STATED EXERCISE ::
Render the data, from its first line through the line containing "34L68 51H85V46H97V17L80 0H51L46", as a JSON list of strings with one string per line, omitting blank lines and leaving the pictures out of the answer.

** begin **

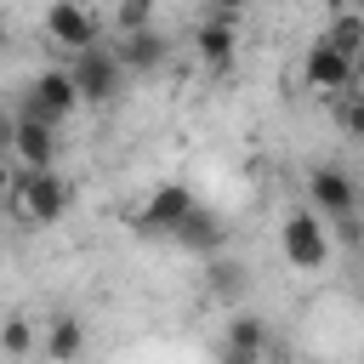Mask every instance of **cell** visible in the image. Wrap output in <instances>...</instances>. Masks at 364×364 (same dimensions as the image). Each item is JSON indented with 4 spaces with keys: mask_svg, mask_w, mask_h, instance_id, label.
Masks as SVG:
<instances>
[{
    "mask_svg": "<svg viewBox=\"0 0 364 364\" xmlns=\"http://www.w3.org/2000/svg\"><path fill=\"white\" fill-rule=\"evenodd\" d=\"M6 210L17 216V222H28V228H51L63 210H68V182L57 176V165L51 171H11V193H6Z\"/></svg>",
    "mask_w": 364,
    "mask_h": 364,
    "instance_id": "6da1fadb",
    "label": "cell"
},
{
    "mask_svg": "<svg viewBox=\"0 0 364 364\" xmlns=\"http://www.w3.org/2000/svg\"><path fill=\"white\" fill-rule=\"evenodd\" d=\"M279 245H284V262L301 267V273H318L330 262V233H324L318 210H290L284 228H279Z\"/></svg>",
    "mask_w": 364,
    "mask_h": 364,
    "instance_id": "7a4b0ae2",
    "label": "cell"
},
{
    "mask_svg": "<svg viewBox=\"0 0 364 364\" xmlns=\"http://www.w3.org/2000/svg\"><path fill=\"white\" fill-rule=\"evenodd\" d=\"M68 80H74L80 102H114V97H119V80H125V68H119L114 46H85V51H74V68H68Z\"/></svg>",
    "mask_w": 364,
    "mask_h": 364,
    "instance_id": "3957f363",
    "label": "cell"
},
{
    "mask_svg": "<svg viewBox=\"0 0 364 364\" xmlns=\"http://www.w3.org/2000/svg\"><path fill=\"white\" fill-rule=\"evenodd\" d=\"M80 108V91L68 74H34L28 91H23V119H40V125H63L68 114Z\"/></svg>",
    "mask_w": 364,
    "mask_h": 364,
    "instance_id": "277c9868",
    "label": "cell"
},
{
    "mask_svg": "<svg viewBox=\"0 0 364 364\" xmlns=\"http://www.w3.org/2000/svg\"><path fill=\"white\" fill-rule=\"evenodd\" d=\"M193 205H199V199L188 193V182H159V188L142 199V210H131V228H136V233H171Z\"/></svg>",
    "mask_w": 364,
    "mask_h": 364,
    "instance_id": "5b68a950",
    "label": "cell"
},
{
    "mask_svg": "<svg viewBox=\"0 0 364 364\" xmlns=\"http://www.w3.org/2000/svg\"><path fill=\"white\" fill-rule=\"evenodd\" d=\"M307 199H313L318 216L347 222V216L358 210V182H353L341 165H313V176H307Z\"/></svg>",
    "mask_w": 364,
    "mask_h": 364,
    "instance_id": "8992f818",
    "label": "cell"
},
{
    "mask_svg": "<svg viewBox=\"0 0 364 364\" xmlns=\"http://www.w3.org/2000/svg\"><path fill=\"white\" fill-rule=\"evenodd\" d=\"M46 34L68 51H85V46H97V17L80 0H51L46 6Z\"/></svg>",
    "mask_w": 364,
    "mask_h": 364,
    "instance_id": "52a82bcc",
    "label": "cell"
},
{
    "mask_svg": "<svg viewBox=\"0 0 364 364\" xmlns=\"http://www.w3.org/2000/svg\"><path fill=\"white\" fill-rule=\"evenodd\" d=\"M114 57H119V68H125V74H154V68H165L171 46H165V34H159V28H131V34H119Z\"/></svg>",
    "mask_w": 364,
    "mask_h": 364,
    "instance_id": "ba28073f",
    "label": "cell"
},
{
    "mask_svg": "<svg viewBox=\"0 0 364 364\" xmlns=\"http://www.w3.org/2000/svg\"><path fill=\"white\" fill-rule=\"evenodd\" d=\"M11 148L23 154L28 171H51L57 165V125H40V119H11Z\"/></svg>",
    "mask_w": 364,
    "mask_h": 364,
    "instance_id": "9c48e42d",
    "label": "cell"
},
{
    "mask_svg": "<svg viewBox=\"0 0 364 364\" xmlns=\"http://www.w3.org/2000/svg\"><path fill=\"white\" fill-rule=\"evenodd\" d=\"M353 74H358L353 57H341V51L324 46V40H313V51H307V85H313V91H341Z\"/></svg>",
    "mask_w": 364,
    "mask_h": 364,
    "instance_id": "30bf717a",
    "label": "cell"
},
{
    "mask_svg": "<svg viewBox=\"0 0 364 364\" xmlns=\"http://www.w3.org/2000/svg\"><path fill=\"white\" fill-rule=\"evenodd\" d=\"M233 57H239V34H233V23H205L199 28V63H205V74H228L233 68Z\"/></svg>",
    "mask_w": 364,
    "mask_h": 364,
    "instance_id": "8fae6325",
    "label": "cell"
},
{
    "mask_svg": "<svg viewBox=\"0 0 364 364\" xmlns=\"http://www.w3.org/2000/svg\"><path fill=\"white\" fill-rule=\"evenodd\" d=\"M85 353V324L74 318V313H57L51 324H46V358L51 364H74Z\"/></svg>",
    "mask_w": 364,
    "mask_h": 364,
    "instance_id": "7c38bea8",
    "label": "cell"
},
{
    "mask_svg": "<svg viewBox=\"0 0 364 364\" xmlns=\"http://www.w3.org/2000/svg\"><path fill=\"white\" fill-rule=\"evenodd\" d=\"M171 239L188 245V250H216V245H222V228H216V216H210L205 205H193V210L171 228Z\"/></svg>",
    "mask_w": 364,
    "mask_h": 364,
    "instance_id": "4fadbf2b",
    "label": "cell"
},
{
    "mask_svg": "<svg viewBox=\"0 0 364 364\" xmlns=\"http://www.w3.org/2000/svg\"><path fill=\"white\" fill-rule=\"evenodd\" d=\"M318 40H324V46H336L341 57H353V63H358V57H364V11H336V23H330Z\"/></svg>",
    "mask_w": 364,
    "mask_h": 364,
    "instance_id": "5bb4252c",
    "label": "cell"
},
{
    "mask_svg": "<svg viewBox=\"0 0 364 364\" xmlns=\"http://www.w3.org/2000/svg\"><path fill=\"white\" fill-rule=\"evenodd\" d=\"M222 347H239V353H262V347H267V324H262L256 313H233V318H228V336H222Z\"/></svg>",
    "mask_w": 364,
    "mask_h": 364,
    "instance_id": "9a60e30c",
    "label": "cell"
},
{
    "mask_svg": "<svg viewBox=\"0 0 364 364\" xmlns=\"http://www.w3.org/2000/svg\"><path fill=\"white\" fill-rule=\"evenodd\" d=\"M34 347V330H28V318L23 313H11L6 324H0V353H11V358H23Z\"/></svg>",
    "mask_w": 364,
    "mask_h": 364,
    "instance_id": "2e32d148",
    "label": "cell"
},
{
    "mask_svg": "<svg viewBox=\"0 0 364 364\" xmlns=\"http://www.w3.org/2000/svg\"><path fill=\"white\" fill-rule=\"evenodd\" d=\"M148 17H154V0H119V34L148 28Z\"/></svg>",
    "mask_w": 364,
    "mask_h": 364,
    "instance_id": "e0dca14e",
    "label": "cell"
},
{
    "mask_svg": "<svg viewBox=\"0 0 364 364\" xmlns=\"http://www.w3.org/2000/svg\"><path fill=\"white\" fill-rule=\"evenodd\" d=\"M239 273H245V267H239V262H216V267H210V284H216V290H222V296H228V290H239V284H245V279H239Z\"/></svg>",
    "mask_w": 364,
    "mask_h": 364,
    "instance_id": "ac0fdd59",
    "label": "cell"
},
{
    "mask_svg": "<svg viewBox=\"0 0 364 364\" xmlns=\"http://www.w3.org/2000/svg\"><path fill=\"white\" fill-rule=\"evenodd\" d=\"M245 6H250V0H210V17H216V23H233Z\"/></svg>",
    "mask_w": 364,
    "mask_h": 364,
    "instance_id": "d6986e66",
    "label": "cell"
},
{
    "mask_svg": "<svg viewBox=\"0 0 364 364\" xmlns=\"http://www.w3.org/2000/svg\"><path fill=\"white\" fill-rule=\"evenodd\" d=\"M222 364H262V353H239V347H222Z\"/></svg>",
    "mask_w": 364,
    "mask_h": 364,
    "instance_id": "ffe728a7",
    "label": "cell"
},
{
    "mask_svg": "<svg viewBox=\"0 0 364 364\" xmlns=\"http://www.w3.org/2000/svg\"><path fill=\"white\" fill-rule=\"evenodd\" d=\"M6 193H11V171H6V159H0V205H6Z\"/></svg>",
    "mask_w": 364,
    "mask_h": 364,
    "instance_id": "44dd1931",
    "label": "cell"
},
{
    "mask_svg": "<svg viewBox=\"0 0 364 364\" xmlns=\"http://www.w3.org/2000/svg\"><path fill=\"white\" fill-rule=\"evenodd\" d=\"M324 6H330V11H353V0H324Z\"/></svg>",
    "mask_w": 364,
    "mask_h": 364,
    "instance_id": "7402d4cb",
    "label": "cell"
}]
</instances>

** end **

SOLUTION FOR THIS PROBLEM ::
[
  "Mask every instance of **cell** visible in the image. Wrap output in <instances>...</instances>. Masks at 364×364 (same dimensions as the image). Each item is JSON indented with 4 spaces with keys: mask_svg, mask_w, mask_h, instance_id, label.",
  "Masks as SVG:",
  "<instances>",
  "[{",
  "    \"mask_svg\": \"<svg viewBox=\\\"0 0 364 364\\\" xmlns=\\\"http://www.w3.org/2000/svg\\\"><path fill=\\\"white\\\" fill-rule=\\\"evenodd\\\" d=\\\"M6 210L17 216V222H28V228H51L63 210H68V182L57 176V165L51 171H11V193H6Z\\\"/></svg>\",",
  "    \"mask_w\": 364,",
  "    \"mask_h\": 364,",
  "    \"instance_id\": \"6da1fadb\",",
  "    \"label\": \"cell\"",
  "},",
  "{",
  "    \"mask_svg\": \"<svg viewBox=\\\"0 0 364 364\\\" xmlns=\\\"http://www.w3.org/2000/svg\\\"><path fill=\\\"white\\\" fill-rule=\\\"evenodd\\\" d=\\\"M279 245H284V262L301 267V273H318L330 262V233H324L318 210H290L284 228H279Z\\\"/></svg>\",",
  "    \"mask_w\": 364,",
  "    \"mask_h\": 364,",
  "    \"instance_id\": \"7a4b0ae2\",",
  "    \"label\": \"cell\"",
  "},",
  "{",
  "    \"mask_svg\": \"<svg viewBox=\\\"0 0 364 364\\\" xmlns=\\\"http://www.w3.org/2000/svg\\\"><path fill=\\\"white\\\" fill-rule=\\\"evenodd\\\" d=\\\"M68 80H74L80 102H114V97H119V80H125V68H119L114 46H85V51H74V68H68Z\\\"/></svg>\",",
  "    \"mask_w\": 364,",
  "    \"mask_h\": 364,",
  "    \"instance_id\": \"3957f363\",",
  "    \"label\": \"cell\"",
  "},",
  "{",
  "    \"mask_svg\": \"<svg viewBox=\\\"0 0 364 364\\\" xmlns=\\\"http://www.w3.org/2000/svg\\\"><path fill=\\\"white\\\" fill-rule=\\\"evenodd\\\" d=\\\"M80 108V91L68 74H34L28 91H23V119H40V125H63L68 114Z\\\"/></svg>\",",
  "    \"mask_w\": 364,",
  "    \"mask_h\": 364,",
  "    \"instance_id\": \"277c9868\",",
  "    \"label\": \"cell\"",
  "},",
  "{",
  "    \"mask_svg\": \"<svg viewBox=\\\"0 0 364 364\\\" xmlns=\\\"http://www.w3.org/2000/svg\\\"><path fill=\\\"white\\\" fill-rule=\\\"evenodd\\\" d=\\\"M193 205H199V199L188 193V182H159V188L142 199V210H131V228H136V233H171Z\\\"/></svg>\",",
  "    \"mask_w\": 364,",
  "    \"mask_h\": 364,",
  "    \"instance_id\": \"5b68a950\",",
  "    \"label\": \"cell\"",
  "},",
  "{",
  "    \"mask_svg\": \"<svg viewBox=\\\"0 0 364 364\\\" xmlns=\\\"http://www.w3.org/2000/svg\\\"><path fill=\\\"white\\\" fill-rule=\\\"evenodd\\\" d=\\\"M307 199H313L318 216L347 222V216L358 210V182H353L341 165H313V176H307Z\\\"/></svg>\",",
  "    \"mask_w\": 364,",
  "    \"mask_h\": 364,",
  "    \"instance_id\": \"8992f818\",",
  "    \"label\": \"cell\"",
  "},",
  "{",
  "    \"mask_svg\": \"<svg viewBox=\\\"0 0 364 364\\\" xmlns=\\\"http://www.w3.org/2000/svg\\\"><path fill=\\\"white\\\" fill-rule=\\\"evenodd\\\" d=\\\"M46 34L68 51H85V46H97V17L80 0H51L46 6Z\\\"/></svg>\","
]